JAZZを聴きながら ふたたび

恥も顧みないで再々開、よろしければお付き合いを

救えるのは籠にあらず?

2008年12月08日 | d-f

今日は12月8日『事八日』(2月8日もこう呼びますが)、つまり正月という大行事を控え今日が事納め、もしくは正月の準備を始める事始め、と地域によって始まったり終わったりややこしい、「ここはひとつ、どちらもたてて『事八日』って事にしましょうや」と決まったのかどうかは分かりませんが、一つの区切りとされる日であります。

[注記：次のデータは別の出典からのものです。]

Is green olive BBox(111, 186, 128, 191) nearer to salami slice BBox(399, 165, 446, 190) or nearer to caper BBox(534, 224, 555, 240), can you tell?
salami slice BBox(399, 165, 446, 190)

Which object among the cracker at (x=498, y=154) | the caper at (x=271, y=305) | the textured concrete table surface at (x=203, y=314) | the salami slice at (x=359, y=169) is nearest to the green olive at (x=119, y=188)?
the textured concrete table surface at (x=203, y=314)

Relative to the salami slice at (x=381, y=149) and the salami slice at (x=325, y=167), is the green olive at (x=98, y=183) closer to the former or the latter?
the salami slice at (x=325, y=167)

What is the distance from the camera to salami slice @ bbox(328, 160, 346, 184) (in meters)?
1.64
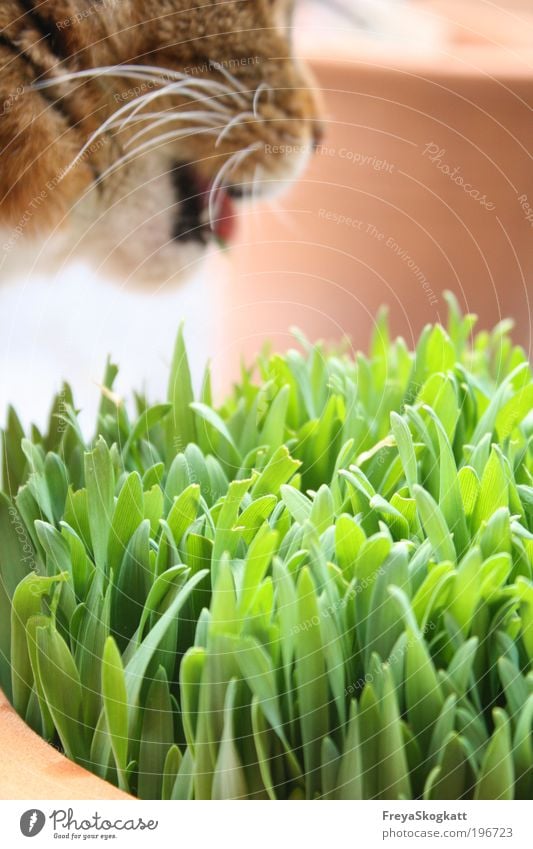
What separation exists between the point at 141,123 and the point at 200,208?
6 centimetres

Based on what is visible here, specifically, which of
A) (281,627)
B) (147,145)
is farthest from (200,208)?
(281,627)

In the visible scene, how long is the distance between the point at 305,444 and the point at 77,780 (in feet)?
0.60

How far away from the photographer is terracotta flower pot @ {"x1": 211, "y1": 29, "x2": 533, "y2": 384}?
0.41 meters

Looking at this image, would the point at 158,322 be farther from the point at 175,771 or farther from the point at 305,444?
the point at 175,771

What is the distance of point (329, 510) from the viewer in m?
0.30

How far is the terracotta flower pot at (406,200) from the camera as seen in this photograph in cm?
41

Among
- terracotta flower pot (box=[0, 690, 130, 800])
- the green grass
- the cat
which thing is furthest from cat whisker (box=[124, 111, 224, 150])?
terracotta flower pot (box=[0, 690, 130, 800])

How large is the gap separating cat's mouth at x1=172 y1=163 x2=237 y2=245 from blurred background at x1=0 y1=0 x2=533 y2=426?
0.5 inches

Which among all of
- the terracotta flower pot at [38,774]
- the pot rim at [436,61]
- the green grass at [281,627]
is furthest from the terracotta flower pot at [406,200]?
the terracotta flower pot at [38,774]

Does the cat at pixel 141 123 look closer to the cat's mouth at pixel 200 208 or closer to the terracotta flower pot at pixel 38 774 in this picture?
the cat's mouth at pixel 200 208
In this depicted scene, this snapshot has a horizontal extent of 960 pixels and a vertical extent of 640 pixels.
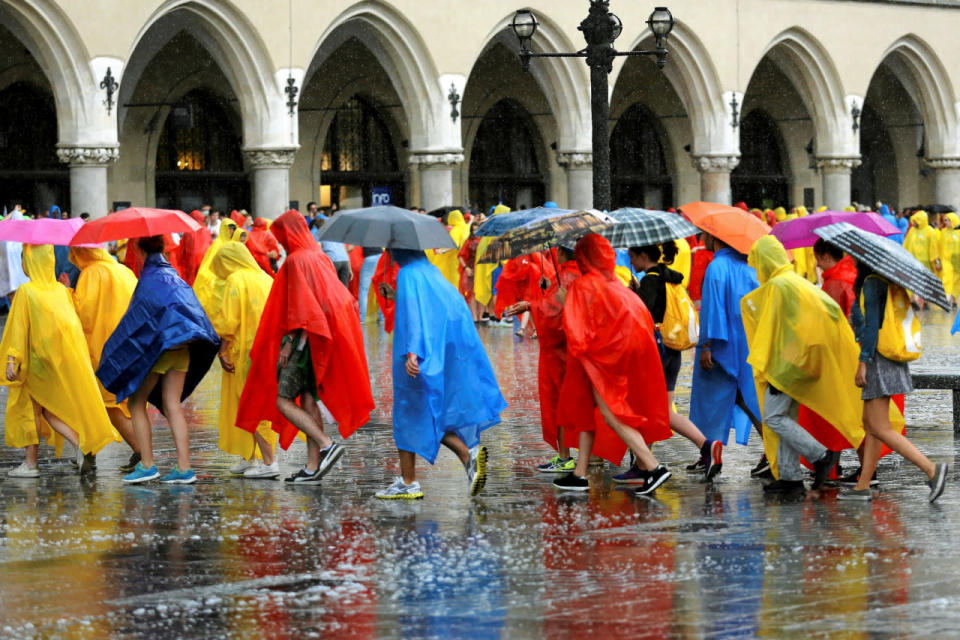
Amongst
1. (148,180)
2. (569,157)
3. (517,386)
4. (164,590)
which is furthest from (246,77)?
(164,590)

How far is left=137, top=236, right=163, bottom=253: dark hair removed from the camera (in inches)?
381

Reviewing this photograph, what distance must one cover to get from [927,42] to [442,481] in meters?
29.4

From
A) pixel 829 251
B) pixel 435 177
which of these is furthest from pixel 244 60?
pixel 829 251

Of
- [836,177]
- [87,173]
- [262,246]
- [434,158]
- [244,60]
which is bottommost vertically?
[262,246]

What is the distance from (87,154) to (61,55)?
1.48 meters

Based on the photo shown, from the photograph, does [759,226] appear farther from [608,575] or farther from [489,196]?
[489,196]

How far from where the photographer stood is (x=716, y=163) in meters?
33.9

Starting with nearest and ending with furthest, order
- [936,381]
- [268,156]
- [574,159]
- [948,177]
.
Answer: [936,381] < [268,156] < [574,159] < [948,177]

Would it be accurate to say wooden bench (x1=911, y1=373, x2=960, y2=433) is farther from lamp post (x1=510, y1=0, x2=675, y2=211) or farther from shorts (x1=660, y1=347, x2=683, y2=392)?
lamp post (x1=510, y1=0, x2=675, y2=211)

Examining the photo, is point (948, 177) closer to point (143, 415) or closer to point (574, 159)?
point (574, 159)

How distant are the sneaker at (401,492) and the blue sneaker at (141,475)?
143 centimetres

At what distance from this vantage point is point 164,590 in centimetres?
652

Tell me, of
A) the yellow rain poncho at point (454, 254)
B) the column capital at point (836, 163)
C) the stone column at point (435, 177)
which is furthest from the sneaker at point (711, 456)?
the column capital at point (836, 163)

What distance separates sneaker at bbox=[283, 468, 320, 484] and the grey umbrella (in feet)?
4.25
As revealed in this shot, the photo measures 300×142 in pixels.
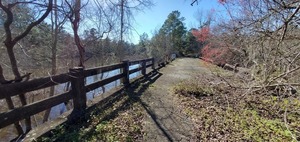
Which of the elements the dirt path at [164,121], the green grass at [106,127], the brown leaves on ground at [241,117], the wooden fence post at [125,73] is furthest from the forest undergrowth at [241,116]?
the wooden fence post at [125,73]

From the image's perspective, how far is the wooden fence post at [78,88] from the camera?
12.2 feet

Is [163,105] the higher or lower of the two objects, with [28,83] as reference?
lower

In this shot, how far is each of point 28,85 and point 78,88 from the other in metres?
1.07

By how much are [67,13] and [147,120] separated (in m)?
4.84

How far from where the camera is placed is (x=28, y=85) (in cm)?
281

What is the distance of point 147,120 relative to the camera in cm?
380

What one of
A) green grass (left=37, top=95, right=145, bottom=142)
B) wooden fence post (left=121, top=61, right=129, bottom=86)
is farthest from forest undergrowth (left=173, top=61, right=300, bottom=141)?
wooden fence post (left=121, top=61, right=129, bottom=86)

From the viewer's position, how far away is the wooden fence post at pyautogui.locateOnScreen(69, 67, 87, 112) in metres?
3.73

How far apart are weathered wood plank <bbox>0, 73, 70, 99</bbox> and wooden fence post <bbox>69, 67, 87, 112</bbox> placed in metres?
0.14

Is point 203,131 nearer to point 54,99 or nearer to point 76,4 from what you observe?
point 54,99

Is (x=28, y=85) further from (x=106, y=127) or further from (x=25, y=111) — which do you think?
(x=106, y=127)

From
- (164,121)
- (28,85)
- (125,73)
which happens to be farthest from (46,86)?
(125,73)

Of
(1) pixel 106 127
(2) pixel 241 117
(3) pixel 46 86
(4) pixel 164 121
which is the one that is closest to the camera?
(3) pixel 46 86

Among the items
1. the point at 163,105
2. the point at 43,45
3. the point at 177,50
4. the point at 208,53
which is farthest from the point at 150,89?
the point at 177,50
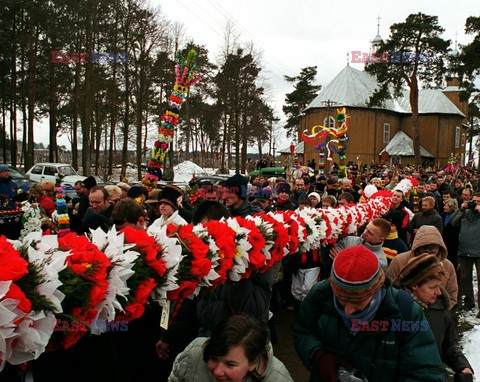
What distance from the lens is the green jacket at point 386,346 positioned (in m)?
2.43

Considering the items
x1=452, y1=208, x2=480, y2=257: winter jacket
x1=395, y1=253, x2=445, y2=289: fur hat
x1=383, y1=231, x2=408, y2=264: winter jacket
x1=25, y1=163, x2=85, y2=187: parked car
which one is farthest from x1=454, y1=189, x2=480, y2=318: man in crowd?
x1=25, y1=163, x2=85, y2=187: parked car

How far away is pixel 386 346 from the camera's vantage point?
8.13 feet

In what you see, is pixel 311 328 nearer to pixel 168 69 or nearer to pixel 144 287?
pixel 144 287

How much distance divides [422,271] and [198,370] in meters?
1.87

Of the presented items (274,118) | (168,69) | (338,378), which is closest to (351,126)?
(274,118)

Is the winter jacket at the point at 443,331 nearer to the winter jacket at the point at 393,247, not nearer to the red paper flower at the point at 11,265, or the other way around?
the winter jacket at the point at 393,247

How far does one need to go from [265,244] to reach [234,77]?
1322 inches

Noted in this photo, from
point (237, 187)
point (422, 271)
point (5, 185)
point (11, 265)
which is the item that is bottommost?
point (422, 271)

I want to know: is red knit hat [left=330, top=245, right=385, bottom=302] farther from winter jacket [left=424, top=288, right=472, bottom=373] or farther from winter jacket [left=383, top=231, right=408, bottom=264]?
winter jacket [left=383, top=231, right=408, bottom=264]

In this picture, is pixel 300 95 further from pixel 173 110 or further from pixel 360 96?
pixel 173 110

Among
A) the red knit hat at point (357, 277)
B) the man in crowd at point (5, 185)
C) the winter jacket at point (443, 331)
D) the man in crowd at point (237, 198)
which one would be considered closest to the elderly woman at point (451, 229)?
the man in crowd at point (237, 198)

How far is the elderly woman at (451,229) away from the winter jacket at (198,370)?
23.4 ft

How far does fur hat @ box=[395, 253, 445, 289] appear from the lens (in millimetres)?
3279

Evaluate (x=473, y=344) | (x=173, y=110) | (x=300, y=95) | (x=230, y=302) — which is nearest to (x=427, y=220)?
(x=473, y=344)
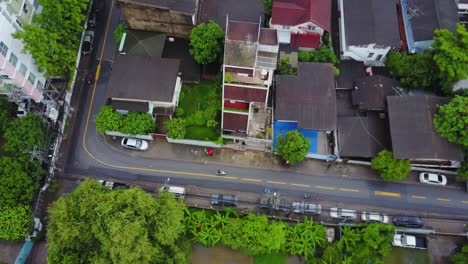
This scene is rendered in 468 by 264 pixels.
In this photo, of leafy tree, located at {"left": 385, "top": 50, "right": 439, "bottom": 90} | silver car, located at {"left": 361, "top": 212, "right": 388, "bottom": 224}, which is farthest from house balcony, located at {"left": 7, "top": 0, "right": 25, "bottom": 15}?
silver car, located at {"left": 361, "top": 212, "right": 388, "bottom": 224}

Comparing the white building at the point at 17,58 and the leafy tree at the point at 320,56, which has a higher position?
the leafy tree at the point at 320,56

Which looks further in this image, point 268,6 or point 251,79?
point 268,6

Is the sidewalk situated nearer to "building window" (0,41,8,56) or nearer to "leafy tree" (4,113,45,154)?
"leafy tree" (4,113,45,154)

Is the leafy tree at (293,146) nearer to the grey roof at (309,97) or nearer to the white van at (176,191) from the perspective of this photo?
the grey roof at (309,97)

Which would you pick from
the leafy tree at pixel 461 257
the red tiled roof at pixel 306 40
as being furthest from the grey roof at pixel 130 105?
the leafy tree at pixel 461 257

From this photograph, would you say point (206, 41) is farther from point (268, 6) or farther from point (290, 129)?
point (290, 129)

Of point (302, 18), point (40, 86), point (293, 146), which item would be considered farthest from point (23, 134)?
point (302, 18)
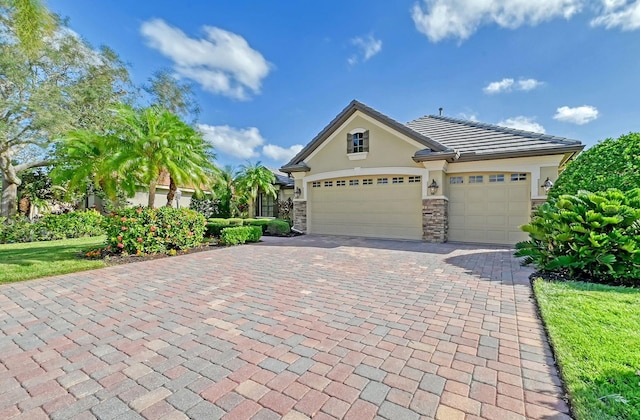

そんな『事八日』に現れるものといえば『妖怪』でして、関東あたりには一つ目小僧やミカワリ婆さんが出没するそうでありますし、地方によっては、疫病神が姿を見せるんだとか。
「嫁さんが妖怪で、俺が疫病神じゃ、我が家は一年中『事八日』だな」
そんなことぁ思っても言っちゃいけませんが・・・
妖怪やら疫病神から身を守るために今日は外出を控え,さらに防禦の手段として庭先や門口に目籠(竹などで編んだ目の荒い籠)を掲げたり,柊,唐辛子,ニンニクなどを門口に挿したり燃やしたりする必要があるそうですよ。

「はい、質問!」
「なんでしょ、えっ?ニンニクを炊けば家に住み着く妖怪も追い出せるのかって?えっ?そんくらいじゃ出て行きそうもないから、大イビキこいてる間に鼻に唐辛子突っ込んでやろうかって?・・・およしなさい、脅威がさらに拡大する恐れがありますから。」

ところで、現れるという妖怪、一つ目小僧はパッと映像まで頭に浮かびますが、ミカワリ婆さんとはどんな妖怪か?
「屑米も捨てないで団子にして食べなさい」と,多摩川の上流から下流の村々にシマツ(節約)の仕方を教えにきた婆、つまり「もったいない精神」を広めに来た現代でいうところのワンガリ・マータイ女史のような尊敬されるべき方だったわけで、そんなエコ婆を忌み嫌うのはちょっと失礼しちゃう気もしますが、どうも妖怪になってからは目が不自由になられたようで(笑)、エコ推進運動が目を盗む運動へと変化したらしいのですねぇ、
故に、一つ目小僧、ミカワリ婆さんともに、無いもの欲しさに目を盗みに来るというわけで、本物の目を取られちゃたまりませんから、偽物の目、目籠で欺くのであります。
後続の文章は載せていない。